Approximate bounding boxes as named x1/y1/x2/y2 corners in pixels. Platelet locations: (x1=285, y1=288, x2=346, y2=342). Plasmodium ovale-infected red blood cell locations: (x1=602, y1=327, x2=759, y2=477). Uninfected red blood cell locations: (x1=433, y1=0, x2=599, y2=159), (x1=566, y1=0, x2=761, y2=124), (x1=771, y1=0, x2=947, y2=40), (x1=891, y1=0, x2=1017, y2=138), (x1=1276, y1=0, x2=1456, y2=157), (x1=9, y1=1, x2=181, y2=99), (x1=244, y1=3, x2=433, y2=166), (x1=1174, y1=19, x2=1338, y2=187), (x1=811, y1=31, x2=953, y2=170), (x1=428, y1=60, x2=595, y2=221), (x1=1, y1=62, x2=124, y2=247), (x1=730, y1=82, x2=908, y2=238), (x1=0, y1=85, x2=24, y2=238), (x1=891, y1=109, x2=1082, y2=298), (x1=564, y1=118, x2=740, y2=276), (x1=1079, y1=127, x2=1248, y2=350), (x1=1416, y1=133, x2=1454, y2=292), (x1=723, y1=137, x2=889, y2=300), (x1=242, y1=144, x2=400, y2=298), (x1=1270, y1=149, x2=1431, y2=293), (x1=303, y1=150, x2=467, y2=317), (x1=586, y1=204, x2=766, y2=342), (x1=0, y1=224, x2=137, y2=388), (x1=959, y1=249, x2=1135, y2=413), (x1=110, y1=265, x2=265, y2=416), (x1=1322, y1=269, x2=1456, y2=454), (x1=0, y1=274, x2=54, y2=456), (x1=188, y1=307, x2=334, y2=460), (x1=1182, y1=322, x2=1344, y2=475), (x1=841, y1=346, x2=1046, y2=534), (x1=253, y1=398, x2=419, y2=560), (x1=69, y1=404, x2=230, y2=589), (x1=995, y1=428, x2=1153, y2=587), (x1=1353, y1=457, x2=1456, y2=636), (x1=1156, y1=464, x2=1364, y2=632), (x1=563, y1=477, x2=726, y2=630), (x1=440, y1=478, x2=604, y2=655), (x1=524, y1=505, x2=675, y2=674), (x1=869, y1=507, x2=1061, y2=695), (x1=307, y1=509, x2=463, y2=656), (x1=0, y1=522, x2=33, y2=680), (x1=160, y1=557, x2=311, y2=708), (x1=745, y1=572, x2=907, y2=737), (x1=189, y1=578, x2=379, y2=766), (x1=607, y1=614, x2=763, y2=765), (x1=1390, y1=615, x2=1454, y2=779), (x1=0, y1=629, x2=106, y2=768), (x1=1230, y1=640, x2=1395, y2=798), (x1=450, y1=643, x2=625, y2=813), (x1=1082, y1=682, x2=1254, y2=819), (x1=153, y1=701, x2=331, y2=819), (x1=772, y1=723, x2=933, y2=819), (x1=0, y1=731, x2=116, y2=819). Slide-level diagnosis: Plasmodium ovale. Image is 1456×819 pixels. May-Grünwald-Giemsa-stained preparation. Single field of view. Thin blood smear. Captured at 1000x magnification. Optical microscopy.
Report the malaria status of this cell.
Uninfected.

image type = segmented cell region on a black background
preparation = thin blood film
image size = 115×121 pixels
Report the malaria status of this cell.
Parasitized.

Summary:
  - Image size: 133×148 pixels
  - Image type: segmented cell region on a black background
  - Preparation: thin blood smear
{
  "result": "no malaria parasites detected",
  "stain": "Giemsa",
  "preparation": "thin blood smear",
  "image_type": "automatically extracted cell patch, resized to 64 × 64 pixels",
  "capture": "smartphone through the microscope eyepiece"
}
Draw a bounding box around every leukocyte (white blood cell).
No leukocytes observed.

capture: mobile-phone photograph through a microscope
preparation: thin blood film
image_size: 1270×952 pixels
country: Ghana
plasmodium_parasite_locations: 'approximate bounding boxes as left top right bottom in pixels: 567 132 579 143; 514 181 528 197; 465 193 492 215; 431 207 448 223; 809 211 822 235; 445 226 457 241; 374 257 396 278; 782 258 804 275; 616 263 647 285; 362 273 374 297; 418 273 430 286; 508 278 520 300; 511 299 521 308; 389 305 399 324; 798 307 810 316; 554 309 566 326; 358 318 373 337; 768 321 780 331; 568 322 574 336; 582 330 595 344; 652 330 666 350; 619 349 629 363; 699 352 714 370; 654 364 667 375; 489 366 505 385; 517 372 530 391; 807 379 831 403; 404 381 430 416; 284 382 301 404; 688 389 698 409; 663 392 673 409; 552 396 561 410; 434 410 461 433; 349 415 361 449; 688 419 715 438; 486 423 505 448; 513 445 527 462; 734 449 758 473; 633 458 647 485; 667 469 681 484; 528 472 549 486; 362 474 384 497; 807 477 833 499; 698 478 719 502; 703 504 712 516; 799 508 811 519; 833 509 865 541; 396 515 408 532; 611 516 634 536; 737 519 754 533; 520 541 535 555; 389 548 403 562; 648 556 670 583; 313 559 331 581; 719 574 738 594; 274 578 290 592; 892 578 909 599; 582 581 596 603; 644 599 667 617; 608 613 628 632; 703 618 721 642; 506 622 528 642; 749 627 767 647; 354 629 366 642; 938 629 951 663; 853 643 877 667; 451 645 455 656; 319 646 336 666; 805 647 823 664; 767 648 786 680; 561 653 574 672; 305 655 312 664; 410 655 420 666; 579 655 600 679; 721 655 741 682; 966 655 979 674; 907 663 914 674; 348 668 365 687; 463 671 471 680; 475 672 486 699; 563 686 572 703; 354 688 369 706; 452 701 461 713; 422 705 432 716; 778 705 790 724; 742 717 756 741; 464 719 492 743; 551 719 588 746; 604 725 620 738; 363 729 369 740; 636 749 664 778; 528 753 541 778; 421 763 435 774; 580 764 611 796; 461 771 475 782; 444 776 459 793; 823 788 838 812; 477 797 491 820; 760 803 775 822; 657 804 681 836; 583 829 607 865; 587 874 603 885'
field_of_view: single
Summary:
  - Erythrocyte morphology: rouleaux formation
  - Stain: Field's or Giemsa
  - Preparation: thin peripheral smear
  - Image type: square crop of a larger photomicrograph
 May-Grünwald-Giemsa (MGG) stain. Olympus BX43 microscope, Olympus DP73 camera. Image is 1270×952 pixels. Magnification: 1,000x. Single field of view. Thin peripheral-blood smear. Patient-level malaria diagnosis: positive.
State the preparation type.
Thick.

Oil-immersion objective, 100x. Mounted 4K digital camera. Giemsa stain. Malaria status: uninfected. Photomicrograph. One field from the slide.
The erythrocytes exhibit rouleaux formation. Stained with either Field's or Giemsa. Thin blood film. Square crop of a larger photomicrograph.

# # # #

* _Task statement_
Among the records above, find each line holding "formation" and list it.

* _Response for this exercise_
  - Erythrocyte morphology: rouleaux formation
The erythrocytes exhibit rouleaux formation. Stained with either Field's or Giemsa. Thin blood film. Square crop of a larger photomicrograph.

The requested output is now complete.